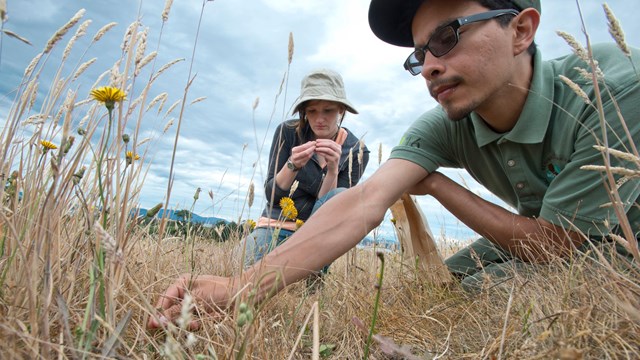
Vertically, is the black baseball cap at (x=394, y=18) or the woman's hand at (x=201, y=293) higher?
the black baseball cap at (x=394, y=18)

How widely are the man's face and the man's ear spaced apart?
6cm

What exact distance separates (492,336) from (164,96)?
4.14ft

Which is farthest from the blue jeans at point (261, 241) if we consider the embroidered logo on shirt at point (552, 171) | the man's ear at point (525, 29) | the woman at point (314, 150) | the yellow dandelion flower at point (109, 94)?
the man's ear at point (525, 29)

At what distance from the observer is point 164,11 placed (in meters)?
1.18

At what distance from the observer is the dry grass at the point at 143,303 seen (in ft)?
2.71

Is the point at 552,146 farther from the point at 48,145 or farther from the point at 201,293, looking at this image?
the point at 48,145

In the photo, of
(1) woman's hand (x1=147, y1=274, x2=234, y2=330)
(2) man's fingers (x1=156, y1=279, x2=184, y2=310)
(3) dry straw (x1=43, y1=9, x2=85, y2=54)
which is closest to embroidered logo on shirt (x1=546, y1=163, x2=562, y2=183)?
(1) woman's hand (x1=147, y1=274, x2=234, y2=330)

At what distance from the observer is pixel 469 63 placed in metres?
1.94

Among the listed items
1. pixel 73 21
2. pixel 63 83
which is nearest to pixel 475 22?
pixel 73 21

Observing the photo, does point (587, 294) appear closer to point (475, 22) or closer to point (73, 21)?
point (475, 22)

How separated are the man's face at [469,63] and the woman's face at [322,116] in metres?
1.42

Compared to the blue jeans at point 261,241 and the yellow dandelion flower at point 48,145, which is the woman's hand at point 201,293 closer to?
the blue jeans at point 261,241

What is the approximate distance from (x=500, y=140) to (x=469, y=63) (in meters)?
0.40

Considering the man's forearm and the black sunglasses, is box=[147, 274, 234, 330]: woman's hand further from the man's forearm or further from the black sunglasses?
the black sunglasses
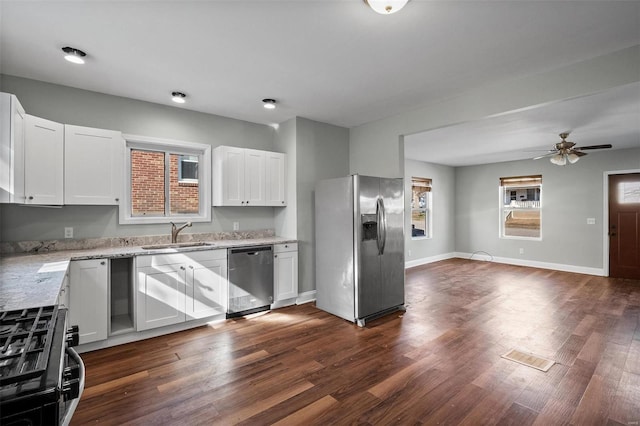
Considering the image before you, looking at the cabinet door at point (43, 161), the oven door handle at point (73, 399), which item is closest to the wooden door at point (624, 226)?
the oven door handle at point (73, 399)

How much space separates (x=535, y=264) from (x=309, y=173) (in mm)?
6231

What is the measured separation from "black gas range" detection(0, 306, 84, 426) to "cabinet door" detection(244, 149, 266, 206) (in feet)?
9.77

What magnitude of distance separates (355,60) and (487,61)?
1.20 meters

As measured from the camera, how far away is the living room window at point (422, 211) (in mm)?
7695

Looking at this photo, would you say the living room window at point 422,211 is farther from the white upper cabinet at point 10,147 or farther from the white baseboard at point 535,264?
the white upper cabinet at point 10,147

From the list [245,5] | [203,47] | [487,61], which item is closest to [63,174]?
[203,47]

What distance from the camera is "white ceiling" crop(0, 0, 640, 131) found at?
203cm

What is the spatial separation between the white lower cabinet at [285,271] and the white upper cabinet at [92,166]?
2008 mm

WHAT YOU HAVE TO DO:
Every entry above should be duplicated exactly. Do not include the images.

RESULT FOR THIS EXERCISE:
Vertically, is the black baseball cap at (x=394, y=18) or the woman's hand at (x=201, y=293) higher?
the black baseball cap at (x=394, y=18)

How widely are the man's face and the man's ear spaced apart?
6cm

What exact distance separates (492,336) from (164,96)?
4.14ft

Which is farthest from the blue jeans at point (261, 241) if we consider the embroidered logo on shirt at point (552, 171) | the man's ear at point (525, 29) | the woman at point (314, 150) | the yellow dandelion flower at point (109, 94)?
the man's ear at point (525, 29)

At what distance from the observer is point 164,11 placed (in meters)?
1.18

At what distance from the observer is the dry grass at the point at 143,303 seen (in ft)?
2.71

Is the point at 552,146 farther from the point at 48,145 or farther from the point at 201,293, looking at this image?
the point at 48,145

In the photo, of
(1) woman's hand (x1=147, y1=274, x2=234, y2=330)
(2) man's fingers (x1=156, y1=279, x2=184, y2=310)
(3) dry straw (x1=43, y1=9, x2=85, y2=54)
which is closest to embroidered logo on shirt (x1=546, y1=163, x2=562, y2=183)?
(1) woman's hand (x1=147, y1=274, x2=234, y2=330)

At what distance from the observer is pixel 469 63 placed in metres?
1.94

Among the listed items
1. pixel 73 21
2. pixel 63 83
which is nearest to pixel 475 22?
pixel 73 21

Observing the photo, does point (587, 294) appear closer to point (475, 22) or closer to point (73, 21)?
point (475, 22)

How separated are the man's face at [469,63] and the woman's face at [322,116] in metres?
1.42

Compared to the blue jeans at point 261,241 and the yellow dandelion flower at point 48,145, which is the woman's hand at point 201,293 closer to?
the blue jeans at point 261,241

What is the approximate distance from (x=500, y=140) to (x=469, y=63) (in meters)?
0.40

Considering the man's forearm and the black sunglasses, is box=[147, 274, 234, 330]: woman's hand further from the man's forearm or further from the black sunglasses?
the black sunglasses
Considering the image before you, looking at the cabinet door at point (43, 161), the oven door handle at point (73, 399), which item is closest to the wooden door at point (624, 226)?
the oven door handle at point (73, 399)

How much space separates (x=535, y=264) from (x=309, y=173) (in mm)?
6231

What is the measured separation from "black gas range" detection(0, 306, 84, 426) to "cabinet door" detection(244, 149, 266, 206) (in feet)?
9.77

What magnitude of distance separates (355,60) and (487,61)?
1.20 meters

As measured from the camera, how far away is the living room window at point (422, 211) (in mm)?
7695

Looking at this photo, would you say the living room window at point 422,211 is farther from the white upper cabinet at point 10,147 or farther from the white baseboard at point 535,264?
the white upper cabinet at point 10,147

From the list [245,5] | [203,47] | [487,61], which item is closest to [63,174]?
[203,47]

What distance from the camera is "white ceiling" crop(0, 0, 640, 131) found at?
203cm

What is the spatial separation between the white lower cabinet at [285,271] and the white upper cabinet at [92,166]?
2008 mm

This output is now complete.